(Beginning of INPUT DATA)

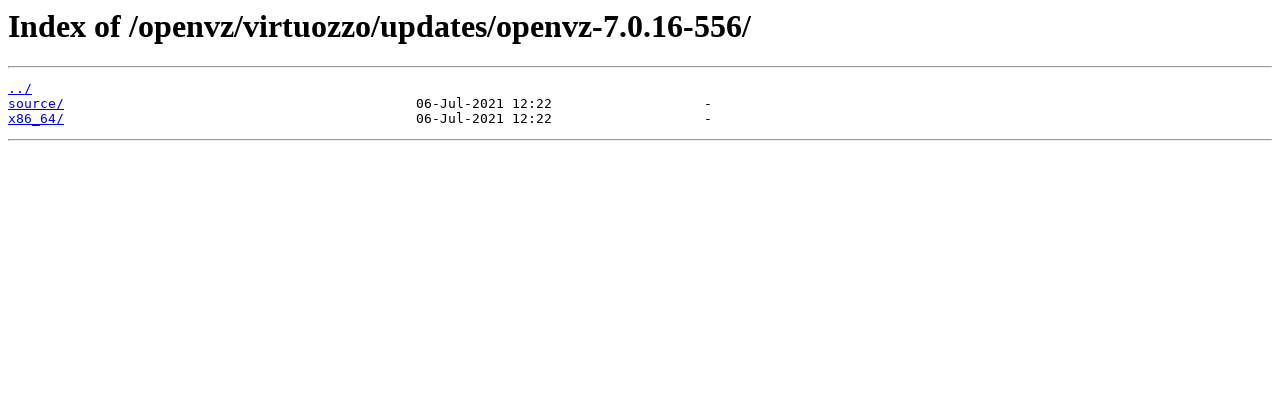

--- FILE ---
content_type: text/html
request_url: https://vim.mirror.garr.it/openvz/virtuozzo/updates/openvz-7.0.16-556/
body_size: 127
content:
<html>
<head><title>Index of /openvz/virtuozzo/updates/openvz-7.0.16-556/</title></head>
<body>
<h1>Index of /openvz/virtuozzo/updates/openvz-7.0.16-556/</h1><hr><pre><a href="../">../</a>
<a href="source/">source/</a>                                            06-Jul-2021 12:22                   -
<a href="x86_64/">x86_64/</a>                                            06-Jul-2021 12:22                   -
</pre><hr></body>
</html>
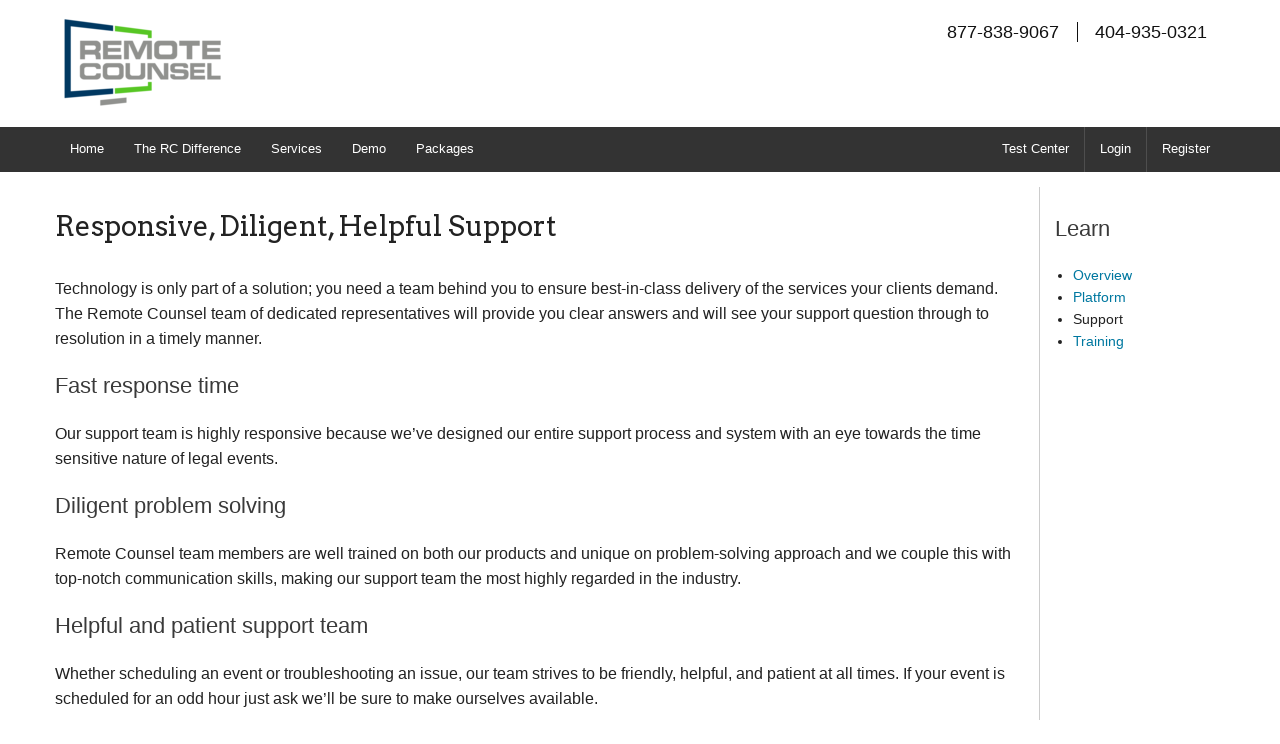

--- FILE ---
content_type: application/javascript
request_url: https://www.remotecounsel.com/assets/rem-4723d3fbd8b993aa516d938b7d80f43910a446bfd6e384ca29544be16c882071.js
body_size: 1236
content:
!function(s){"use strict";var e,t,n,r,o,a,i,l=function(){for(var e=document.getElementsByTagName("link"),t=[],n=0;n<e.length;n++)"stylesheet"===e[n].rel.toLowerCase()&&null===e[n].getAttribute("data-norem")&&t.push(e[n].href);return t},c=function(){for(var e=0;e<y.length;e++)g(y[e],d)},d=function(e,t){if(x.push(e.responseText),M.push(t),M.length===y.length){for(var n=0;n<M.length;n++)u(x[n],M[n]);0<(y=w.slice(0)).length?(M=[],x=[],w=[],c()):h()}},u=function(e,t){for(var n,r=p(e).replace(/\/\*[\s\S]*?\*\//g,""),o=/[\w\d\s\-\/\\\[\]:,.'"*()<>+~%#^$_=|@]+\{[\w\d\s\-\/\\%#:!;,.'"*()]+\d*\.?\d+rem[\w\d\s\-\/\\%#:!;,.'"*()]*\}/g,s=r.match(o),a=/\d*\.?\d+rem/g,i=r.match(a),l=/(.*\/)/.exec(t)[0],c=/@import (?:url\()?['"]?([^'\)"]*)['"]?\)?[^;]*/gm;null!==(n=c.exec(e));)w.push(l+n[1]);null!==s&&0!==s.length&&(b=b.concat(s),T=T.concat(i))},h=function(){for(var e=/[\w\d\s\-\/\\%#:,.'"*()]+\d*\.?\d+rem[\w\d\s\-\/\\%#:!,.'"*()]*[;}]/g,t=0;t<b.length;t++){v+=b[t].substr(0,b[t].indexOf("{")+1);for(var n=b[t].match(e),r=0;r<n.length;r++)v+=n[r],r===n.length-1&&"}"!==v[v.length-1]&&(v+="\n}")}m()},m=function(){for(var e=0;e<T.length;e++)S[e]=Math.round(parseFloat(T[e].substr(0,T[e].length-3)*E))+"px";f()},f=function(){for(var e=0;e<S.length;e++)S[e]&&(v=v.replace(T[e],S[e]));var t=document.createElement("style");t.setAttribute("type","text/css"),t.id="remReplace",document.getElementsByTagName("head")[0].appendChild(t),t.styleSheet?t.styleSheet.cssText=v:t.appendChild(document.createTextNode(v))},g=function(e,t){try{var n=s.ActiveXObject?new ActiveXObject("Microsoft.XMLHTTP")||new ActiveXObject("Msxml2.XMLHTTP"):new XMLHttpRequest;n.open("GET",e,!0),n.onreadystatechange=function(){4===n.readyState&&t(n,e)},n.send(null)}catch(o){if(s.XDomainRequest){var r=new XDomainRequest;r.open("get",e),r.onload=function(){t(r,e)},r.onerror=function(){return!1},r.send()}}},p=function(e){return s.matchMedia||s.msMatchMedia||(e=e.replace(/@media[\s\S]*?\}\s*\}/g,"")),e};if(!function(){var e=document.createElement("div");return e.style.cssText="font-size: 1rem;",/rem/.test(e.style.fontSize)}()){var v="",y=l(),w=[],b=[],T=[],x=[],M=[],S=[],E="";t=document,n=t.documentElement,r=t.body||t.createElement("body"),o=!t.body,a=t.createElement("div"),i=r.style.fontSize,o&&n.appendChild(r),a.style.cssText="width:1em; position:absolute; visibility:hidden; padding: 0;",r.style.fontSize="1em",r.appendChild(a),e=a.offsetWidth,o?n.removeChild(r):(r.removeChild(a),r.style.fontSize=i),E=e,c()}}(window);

(End of INPUT DATA)

» **GOAL OF THE EXERCISE**: Write out the entries above verbatim, without pictures.

» **OUTPUT FOR THIS EXERCISE**:
--- FILE ---
content_type: text/html
request_url: https://vim.mirror.garr.it/openvz/virtuozzo/updates/openvz-7.0.16-556/
body_size: 127
content:
<html>
<head><title>Index of /openvz/virtuozzo/updates/openvz-7.0.16-556/</title></head>
<body>
<h1>Index of /openvz/virtuozzo/updates/openvz-7.0.16-556/</h1><hr><pre><a href="../">../</a>
<a href="source/">source/</a>                                            06-Jul-2021 12:22                   -
<a href="x86_64/">x86_64/</a>                                            06-Jul-2021 12:22                   -
</pre><hr></body>
</html>

--- FILE ---
content_type: application/javascript
request_url: https://www.remotecounsel.com/assets/rem-4723d3fbd8b993aa516d938b7d80f43910a446bfd6e384ca29544be16c882071.js
body_size: 1236
content:
!function(s){"use strict";var e,t,n,r,o,a,i,l=function(){for(var e=document.getElementsByTagName("link"),t=[],n=0;n<e.length;n++)"stylesheet"===e[n].rel.toLowerCase()&&null===e[n].getAttribute("data-norem")&&t.push(e[n].href);return t},c=function(){for(var e=0;e<y.length;e++)g(y[e],d)},d=function(e,t){if(x.push(e.responseText),M.push(t),M.length===y.length){for(var n=0;n<M.length;n++)u(x[n],M[n]);0<(y=w.slice(0)).length?(M=[],x=[],w=[],c()):h()}},u=function(e,t){for(var n,r=p(e).replace(/\/\*[\s\S]*?\*\//g,""),o=/[\w\d\s\-\/\\\[\]:,.'"*()<>+~%#^$_=|@]+\{[\w\d\s\-\/\\%#:!;,.'"*()]+\d*\.?\d+rem[\w\d\s\-\/\\%#:!;,.'"*()]*\}/g,s=r.match(o),a=/\d*\.?\d+rem/g,i=r.match(a),l=/(.*\/)/.exec(t)[0],c=/@import (?:url\()?['"]?([^'\)"]*)['"]?\)?[^;]*/gm;null!==(n=c.exec(e));)w.push(l+n[1]);null!==s&&0!==s.length&&(b=b.concat(s),T=T.concat(i))},h=function(){for(var e=/[\w\d\s\-\/\\%#:,.'"*()]+\d*\.?\d+rem[\w\d\s\-\/\\%#:!,.'"*()]*[;}]/g,t=0;t<b.length;t++){v+=b[t].substr(0,b[t].indexOf("{")+1);for(var n=b[t].match(e),r=0;r<n.length;r++)v+=n[r],r===n.length-1&&"}"!==v[v.length-1]&&(v+="\n}")}m()},m=function(){for(var e=0;e<T.length;e++)S[e]=Math.round(parseFloat(T[e].substr(0,T[e].length-3)*E))+"px";f()},f=function(){for(var e=0;e<S.length;e++)S[e]&&(v=v.replace(T[e],S[e]));var t=document.createElement("style");t.setAttribute("type","text/css"),t.id="remReplace",document.getElementsByTagName("head")[0].appendChild(t),t.styleSheet?t.styleSheet.cssText=v:t.appendChild(document.createTextNode(v))},g=function(e,t){try{var n=s.ActiveXObject?new ActiveXObject("Microsoft.XMLHTTP")||new ActiveXObject("Msxml2.XMLHTTP"):new XMLHttpRequest;n.open("GET",e,!0),n.onreadystatechange=function(){4===n.readyState&&t(n,e)},n.send(null)}catch(o){if(s.XDomainRequest){var r=new XDomainRequest;r.open("get",e),r.onload=function(){t(r,e)},r.onerror=function(){return!1},r.send()}}},p=function(e){return s.matchMedia||s.msMatchMedia||(e=e.replace(/@media[\s\S]*?\}\s*\}/g,"")),e};if(!function(){var e=document.createElement("div");return e.style.cssText="font-size: 1rem;",/rem/.test(e.style.fontSize)}()){var v="",y=l(),w=[],b=[],T=[],x=[],M=[],S=[],E="";t=document,n=t.documentElement,r=t.body||t.createElement("body"),o=!t.body,a=t.createElement("div"),i=r.style.fontSize,o&&n.appendChild(r),a.style.cssText="width:1em; position:absolute; visibility:hidden; padding: 0;",r.style.fontSize="1em",r.appendChild(a),e=a.offsetWidth,o?n.removeChild(r):(r.removeChild(a),r.style.fontSize=i),E=e,c()}}(window);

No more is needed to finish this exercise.